Using the above two loops as a guide - write a for loop to print the location if the feature type is CDS. Since we're using an mRNA sequence, there should be only one CDS region in this Genbank record. **If there is more than one CDS feature listed in the Genbank record, see your TA before continuing on with the exercise.**

In [31]:
for f in seq_record.features: # for each feature in this records features
# ask if the feature is a CDS   
    if f.type == "CDS":
        # if so print out the location of the feature
        print("location =", f.location, "\n")   

location = [166:2953](+) 



**Q6: Compare the location of the CDS returned by Biopython to the location of the CDS according to the NCBI Nucleotide record for your gene. Are they the same? Explain any differences you see.**  

Hint: Read the Biopython cookbook (http://biopython.org/DIST/docs/tutorial/Tutorial.html) section 4.3.3,  Sequence described by a feature or location.

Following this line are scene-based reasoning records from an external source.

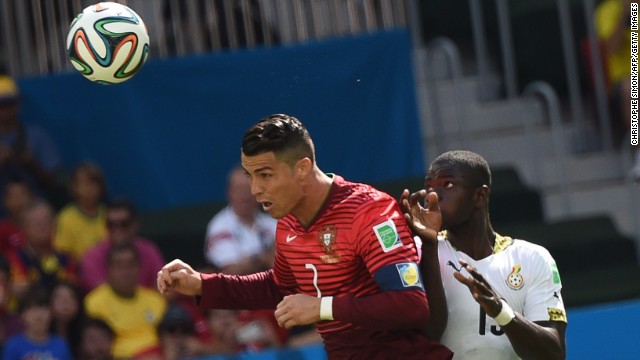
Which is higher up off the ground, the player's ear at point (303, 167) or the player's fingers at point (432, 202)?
the player's ear at point (303, 167)

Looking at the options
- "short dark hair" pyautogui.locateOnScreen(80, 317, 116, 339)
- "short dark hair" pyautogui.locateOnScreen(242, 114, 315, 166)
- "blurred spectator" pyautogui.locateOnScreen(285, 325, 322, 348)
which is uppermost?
"short dark hair" pyautogui.locateOnScreen(242, 114, 315, 166)

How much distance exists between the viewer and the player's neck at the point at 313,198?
6605 millimetres

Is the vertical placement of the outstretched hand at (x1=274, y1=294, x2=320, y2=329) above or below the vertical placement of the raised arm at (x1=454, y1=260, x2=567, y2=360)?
above

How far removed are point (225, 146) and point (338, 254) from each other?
593cm

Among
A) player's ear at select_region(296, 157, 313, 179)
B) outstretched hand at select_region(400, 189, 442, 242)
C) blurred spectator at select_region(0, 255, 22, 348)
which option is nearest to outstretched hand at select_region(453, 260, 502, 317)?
outstretched hand at select_region(400, 189, 442, 242)

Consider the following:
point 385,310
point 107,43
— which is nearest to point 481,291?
point 385,310

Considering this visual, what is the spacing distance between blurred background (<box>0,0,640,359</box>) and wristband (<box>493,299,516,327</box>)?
521cm

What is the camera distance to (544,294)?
6.93m

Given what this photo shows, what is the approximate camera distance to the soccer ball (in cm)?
768

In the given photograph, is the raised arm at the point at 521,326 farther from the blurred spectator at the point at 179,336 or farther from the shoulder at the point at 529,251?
the blurred spectator at the point at 179,336

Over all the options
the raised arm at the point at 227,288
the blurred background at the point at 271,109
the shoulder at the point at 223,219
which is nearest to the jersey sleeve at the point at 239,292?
the raised arm at the point at 227,288

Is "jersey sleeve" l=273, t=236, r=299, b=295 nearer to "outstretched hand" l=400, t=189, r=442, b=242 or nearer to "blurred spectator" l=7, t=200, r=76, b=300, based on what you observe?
"outstretched hand" l=400, t=189, r=442, b=242

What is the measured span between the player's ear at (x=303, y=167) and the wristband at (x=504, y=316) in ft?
3.57

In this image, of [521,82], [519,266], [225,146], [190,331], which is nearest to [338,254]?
[519,266]
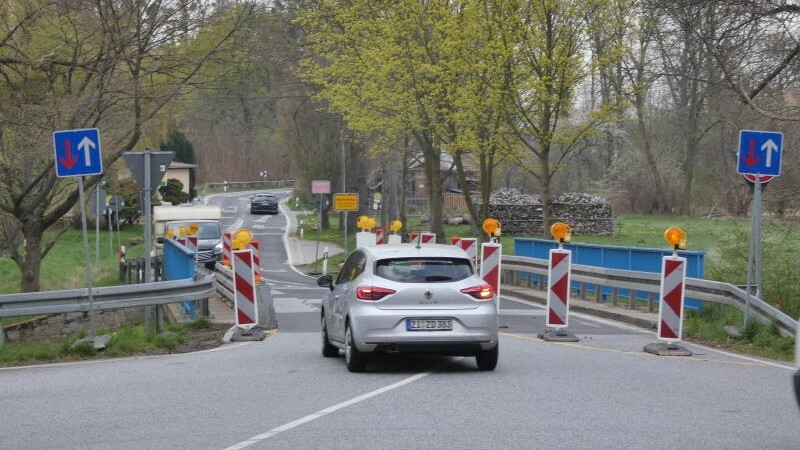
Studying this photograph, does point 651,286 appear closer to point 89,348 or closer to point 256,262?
point 256,262

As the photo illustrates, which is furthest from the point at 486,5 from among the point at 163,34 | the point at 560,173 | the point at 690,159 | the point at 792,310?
the point at 560,173

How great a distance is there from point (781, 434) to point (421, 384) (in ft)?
12.6

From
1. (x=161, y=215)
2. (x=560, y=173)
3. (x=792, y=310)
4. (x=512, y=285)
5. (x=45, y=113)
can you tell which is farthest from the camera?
(x=560, y=173)

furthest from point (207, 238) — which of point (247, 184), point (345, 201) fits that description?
point (247, 184)

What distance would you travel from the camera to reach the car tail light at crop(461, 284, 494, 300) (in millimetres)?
11721

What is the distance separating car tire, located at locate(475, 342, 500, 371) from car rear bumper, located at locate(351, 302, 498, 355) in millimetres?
167

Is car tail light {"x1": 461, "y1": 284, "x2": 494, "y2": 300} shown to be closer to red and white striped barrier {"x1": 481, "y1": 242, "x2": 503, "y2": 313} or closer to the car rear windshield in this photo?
the car rear windshield

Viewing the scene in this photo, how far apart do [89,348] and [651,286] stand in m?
10.2

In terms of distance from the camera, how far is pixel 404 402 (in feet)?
31.3

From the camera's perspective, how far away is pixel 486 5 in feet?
108

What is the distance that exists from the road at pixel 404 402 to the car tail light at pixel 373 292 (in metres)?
0.84

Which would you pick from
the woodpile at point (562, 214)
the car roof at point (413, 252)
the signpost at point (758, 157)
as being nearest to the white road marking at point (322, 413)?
the car roof at point (413, 252)

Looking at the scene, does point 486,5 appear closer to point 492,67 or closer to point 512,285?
point 492,67

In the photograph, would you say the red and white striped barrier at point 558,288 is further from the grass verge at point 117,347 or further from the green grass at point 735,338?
the grass verge at point 117,347
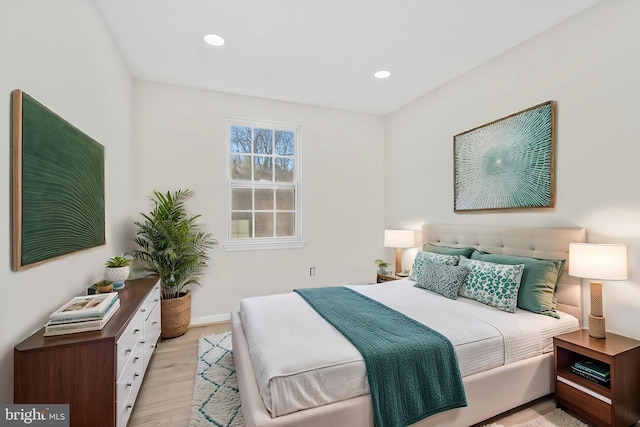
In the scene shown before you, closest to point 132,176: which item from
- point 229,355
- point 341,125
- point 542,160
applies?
point 229,355

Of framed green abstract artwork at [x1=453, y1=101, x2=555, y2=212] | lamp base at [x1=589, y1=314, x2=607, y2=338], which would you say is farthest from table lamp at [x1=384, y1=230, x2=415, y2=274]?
lamp base at [x1=589, y1=314, x2=607, y2=338]

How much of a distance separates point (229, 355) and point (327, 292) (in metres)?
1.06

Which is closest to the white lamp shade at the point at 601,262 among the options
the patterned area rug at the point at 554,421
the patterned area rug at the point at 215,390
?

#### **Q7: Does the CDS region start at the first nucleotide of your mRNA sequence? Is the last nucleotide of the CDS region the last nucleotide of your mRNA sequence?   What is the region of the mRNA before the CDS called? What is the region of the mRNA following the CDS called?**

The location descriptor has some additional characteristics which are very useful. Suppose we want to retrieve the nucleotide sequence of CDS and assign it to a variable called CDS_seq. Notice that the CDS feature does not actually contain the nucleotide sequence of the CDS. Since the location of the CDS is defined relative to the sequence of the original record we can use the information in "location" to return the slice of the original sequence corresponding to the CDS. Since we've used an mRNA query, especifically a CDS, we don't have to deal with piecing together exons - this has already been done for us. 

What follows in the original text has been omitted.